- _TEXT SEGMENT_
Introduction

Creating a table in an Oracle Autonomous Database has never been easier. This post introduces the concept of query-ready buckets, which leverage our Data Studio APIs to enable automatic table creation, triggered by an event rule associated with an OCI Bucket and an OCI Function that automates the process. In essence, when an object is placed in your bucket, it becomes immediately queryable without any additional action required. This post was inspired by the outstanding work and blog posts Using Data Studio Data Load APIs in PL/SQL and Data Loading using REST Data Services APIs by Bud Endress.

Business Value

Imagine how easy it would be for a user to simply upload an object, such as a CSV file, a Parquet file, or any other format supported by the Data Studio APIs into an OCI Bucket and have it become immediately queryable without any manual intervention. This approach simplifies and automates the process of building and loading tables into an Autonomous Database.

Solution Diagram

Here is what we will do to get this all going.

Solution Diagram

Solution

We assume that you have experience in Virtual Cloud Networking (VCN), Object Storage Bucket, Pre-Authenticated Requests (PAR), Events Service and Functions (Fn). If you are unfamiliar with these please follow the links to get a better understanding of that particular subject matter.

1) Manage your OCI Bucket

Ensure that Emit Object Events is enabled for your Object Storage Bucket.

Enable Emit Object Events in your Object Store Bucket allows Event Service to see Object State changes.

Emit Object Events

Ensure that a Pre-Authenticated Request is set up for your Object Storage Bucket.

I’d encourage you to check out the exciting blog post, New Features of Pre-Authenticated Requests in Oracle Autonomous Database and Secure and easy access to Oracle Autonomous Database Data via Pre-Authenticated URLs, by Alexey Filanovskiy.

- _WHAT TO DO_
1) In the query-ready buckets post, rewrite the passage starting at "We assume that" and ending at "particular subject matter.", swapping "Events Service" for "Event Service".
2) Summarize the query-ready buckets post in two sentences.

- _LISTED RECORDS_
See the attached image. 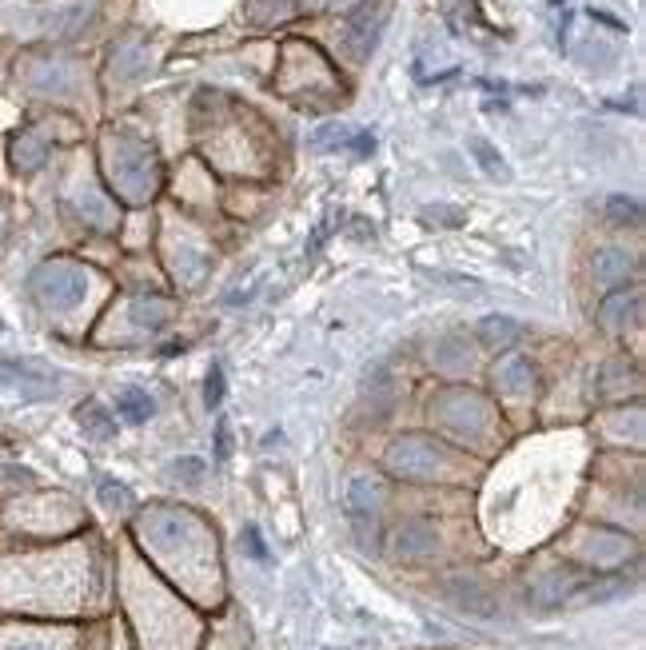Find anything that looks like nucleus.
Masks as SVG:
<instances>
[{
  "label": "nucleus",
  "instance_id": "f257e3e1",
  "mask_svg": "<svg viewBox=\"0 0 646 650\" xmlns=\"http://www.w3.org/2000/svg\"><path fill=\"white\" fill-rule=\"evenodd\" d=\"M32 300L48 312H64V308H76L88 292V272L72 260H48L32 272Z\"/></svg>",
  "mask_w": 646,
  "mask_h": 650
},
{
  "label": "nucleus",
  "instance_id": "f03ea898",
  "mask_svg": "<svg viewBox=\"0 0 646 650\" xmlns=\"http://www.w3.org/2000/svg\"><path fill=\"white\" fill-rule=\"evenodd\" d=\"M447 463V447L431 435H399L391 447H387V467L403 479H435V471Z\"/></svg>",
  "mask_w": 646,
  "mask_h": 650
},
{
  "label": "nucleus",
  "instance_id": "7ed1b4c3",
  "mask_svg": "<svg viewBox=\"0 0 646 650\" xmlns=\"http://www.w3.org/2000/svg\"><path fill=\"white\" fill-rule=\"evenodd\" d=\"M387 487L379 475H355L347 483V515L363 539V547H375V531H379V511H383Z\"/></svg>",
  "mask_w": 646,
  "mask_h": 650
},
{
  "label": "nucleus",
  "instance_id": "20e7f679",
  "mask_svg": "<svg viewBox=\"0 0 646 650\" xmlns=\"http://www.w3.org/2000/svg\"><path fill=\"white\" fill-rule=\"evenodd\" d=\"M431 415H439V423L455 435H479L487 423V403L475 391H447L435 399Z\"/></svg>",
  "mask_w": 646,
  "mask_h": 650
},
{
  "label": "nucleus",
  "instance_id": "39448f33",
  "mask_svg": "<svg viewBox=\"0 0 646 650\" xmlns=\"http://www.w3.org/2000/svg\"><path fill=\"white\" fill-rule=\"evenodd\" d=\"M587 587V575L575 571V567H555L547 575H539L527 591V603L539 607V611H551V607H563L571 595H579Z\"/></svg>",
  "mask_w": 646,
  "mask_h": 650
},
{
  "label": "nucleus",
  "instance_id": "423d86ee",
  "mask_svg": "<svg viewBox=\"0 0 646 650\" xmlns=\"http://www.w3.org/2000/svg\"><path fill=\"white\" fill-rule=\"evenodd\" d=\"M439 551V531L427 519H403L391 535V555L399 563H423Z\"/></svg>",
  "mask_w": 646,
  "mask_h": 650
},
{
  "label": "nucleus",
  "instance_id": "0eeeda50",
  "mask_svg": "<svg viewBox=\"0 0 646 650\" xmlns=\"http://www.w3.org/2000/svg\"><path fill=\"white\" fill-rule=\"evenodd\" d=\"M439 591H443V599L451 607H459L467 615H495V599L475 575H451V579L439 583Z\"/></svg>",
  "mask_w": 646,
  "mask_h": 650
},
{
  "label": "nucleus",
  "instance_id": "6e6552de",
  "mask_svg": "<svg viewBox=\"0 0 646 650\" xmlns=\"http://www.w3.org/2000/svg\"><path fill=\"white\" fill-rule=\"evenodd\" d=\"M639 316H643V288H619L599 308V324L607 331H627L631 324H639Z\"/></svg>",
  "mask_w": 646,
  "mask_h": 650
},
{
  "label": "nucleus",
  "instance_id": "1a4fd4ad",
  "mask_svg": "<svg viewBox=\"0 0 646 650\" xmlns=\"http://www.w3.org/2000/svg\"><path fill=\"white\" fill-rule=\"evenodd\" d=\"M491 375H495V387L507 391V395H523V391L535 387V363H531L527 355H519V351H507V355L495 363Z\"/></svg>",
  "mask_w": 646,
  "mask_h": 650
},
{
  "label": "nucleus",
  "instance_id": "9d476101",
  "mask_svg": "<svg viewBox=\"0 0 646 650\" xmlns=\"http://www.w3.org/2000/svg\"><path fill=\"white\" fill-rule=\"evenodd\" d=\"M128 316H132V324L144 327V331L152 335V331H160V327L176 316V308H172V300H164V296H136L132 308H128Z\"/></svg>",
  "mask_w": 646,
  "mask_h": 650
},
{
  "label": "nucleus",
  "instance_id": "9b49d317",
  "mask_svg": "<svg viewBox=\"0 0 646 650\" xmlns=\"http://www.w3.org/2000/svg\"><path fill=\"white\" fill-rule=\"evenodd\" d=\"M631 272H635V256H627L623 248H599L595 252V280L599 284H627Z\"/></svg>",
  "mask_w": 646,
  "mask_h": 650
},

- _RESPONSES_
1)
We assume that you have experience in Virtual Cloud Networking (VCN), Object Storage Bucket, Pre-Authenticated Requests (PAR), Event Service and Functions (Fn). If you are unfamiliar with these please follow the links to get a better understanding of that particular subject matter.

2) The post introduces query-ready buckets, which use Data Studio APIs, an event rule on an OCI Bucket and an OCI Function so that an object placed in the bucket, such as a CSV or Parquet file, becomes queryable in an Oracle Autonomous Database without manual action. As a first step, it has readers make sure Emit Object Events is enabled and a Pre-Authenticated Request is set up for their Object Storage Bucket.